Hacker News new | ask | show | jobs
by frognumber 1362 days ago
I recently ran some machine learning benchmarks on CPU versus GPU. The gap for a multicore CPU was much smaller than I expected. I, for one, am excited by a 64-core CPU in a way I wouldn't have been a year ago.

Between Hugging Face, Stable Diffusion, and Whisper, I'm using ML workloads a lot more. Being able to do so:

* with a standard instruction set

* with open-source software

* with my full system RAM

* without having to worry about what is in VRAM versus main RAM

is a big step up. I see about a 10x speed difference between an older 16-core CPU and a hot-off-the-press high-end Ampere card costing 3x as much as the CPU. If 64 core could bring that within 2x, or even 4x, I'd dump the GPU entirely.

2 comments

Inference or training? I think with full training you are out of luck with CPUs, the gap is much bigger. 64c TR could only get to roughly 1TFlops.
Eh?

My 5950x (measured) flops are ~2 TFLOPS in single-precision, ~1TFLOPS in double precision (obviously, due to half the SIMD vector size). This is a desktop-class 16-core machine.

Go and measure it yourself, if you have one :)

https://github.com/Mysticial/Flops/

You can also get a theoretical computation of the Flops, which matches nicely with the experimental measurement. You have to take into account:

- the clock frequency (~3.9 GHz on multithreaded workloads on my machine)

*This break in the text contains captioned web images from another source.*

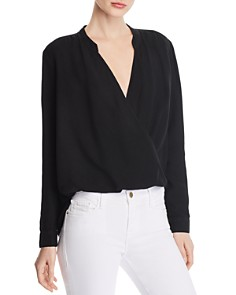 Splendid - Sienna Crossover V-Neck Top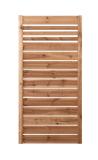 Płot drewniany deskowy w ramie 180x90x4 brązowy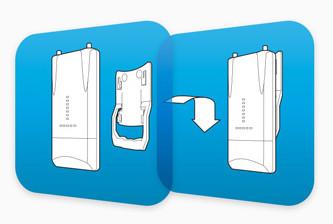 Ubiquiti AirMax Omni Plug and Play Integration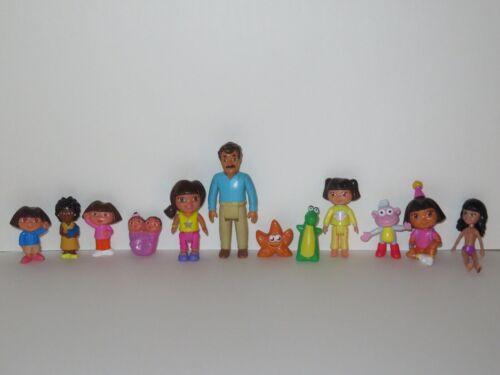 Dora The Explorer Toy Figure LOT Boots Isa Twins Dad Papi Teacher Nick Jr Mattel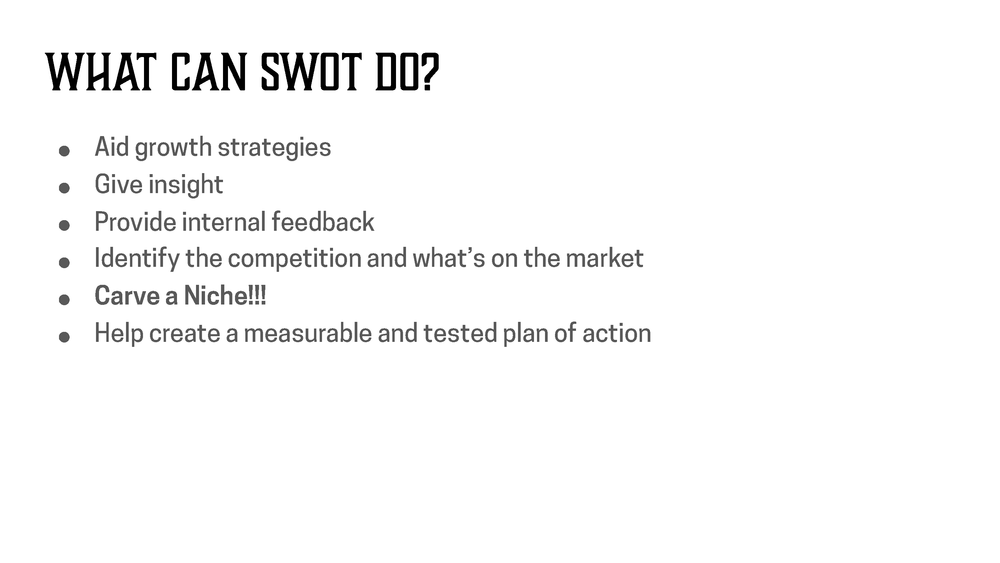 SWOT Analysis_Page_05.png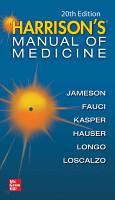 Harrisons Manual of Medicine  20th Edition PDF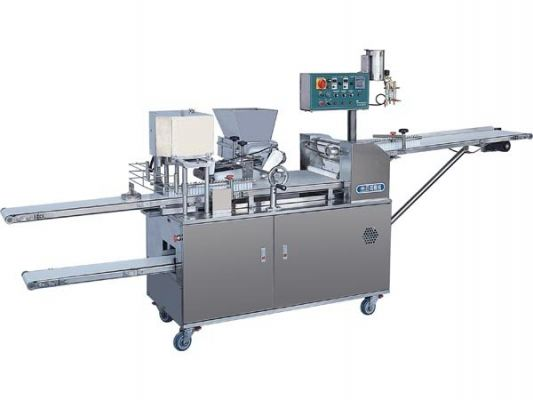 Chinese Meat Bun ,Sweet Bun, Bun Processing Machine(HM-688) (Machinery for Chinese Buns Production)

- the number of cores (16)

- the reciprocal throughput of the FMA instruction (~.5, that is, 2 instructions per clock cycle)

- the number of flops per instruction (2 for the FMA instruction, that is, 1 multiply + 1 add)

- the SIMD vector width (4 for double, 8 for float).

Putting it together:

3.9e9 * 16 * 2 * 2 * 4 = 998.4 GFlops (double)

3.9e9 * 16 * 2 * 2 * 8 = 1996.8 GFlops (single)

The measured values on my machine are a bit different, but close (1070 and 2151 respectively).

References:

https://www.agner.org/optimize/instruction_tables.pdf

https://www.agner.org/forum/viewtopic.php?t=56

https://gadgetversus.com/processor/amd-ryzen-9-5950x-gflops-...

I've tried it on 10980XE (18-core) that got between 600GFlops-1.6TFlops depending on the instruction in quad channel mode. Will try later on a 32-core Threadripper. The challenge there is to keep all cores busy during training while not repeating the same gradient computation I guess (both scheduling and memory stuff).
2 TFlops or 5 TFlops does not matter much. 3090Ti does 160 TFlops, e.g. at least 30x (!) times faster.
Those are Tensor flops, the numbers for the Zen CPU are "general-purpose" flops (sometimes called "vector flops" in marketing material).

The vector flops for the 3090Ti are 33 TFlops for single precision, 0.5 TFlops for double precision. So, 16x faster than the 5950x in single precision, 2x slower for double precision. At almost 3x the price and >4x the power consumption.

Of course, if all you care about is AI, then there's no argument - but then we are not really talking about a general-purpose device any more.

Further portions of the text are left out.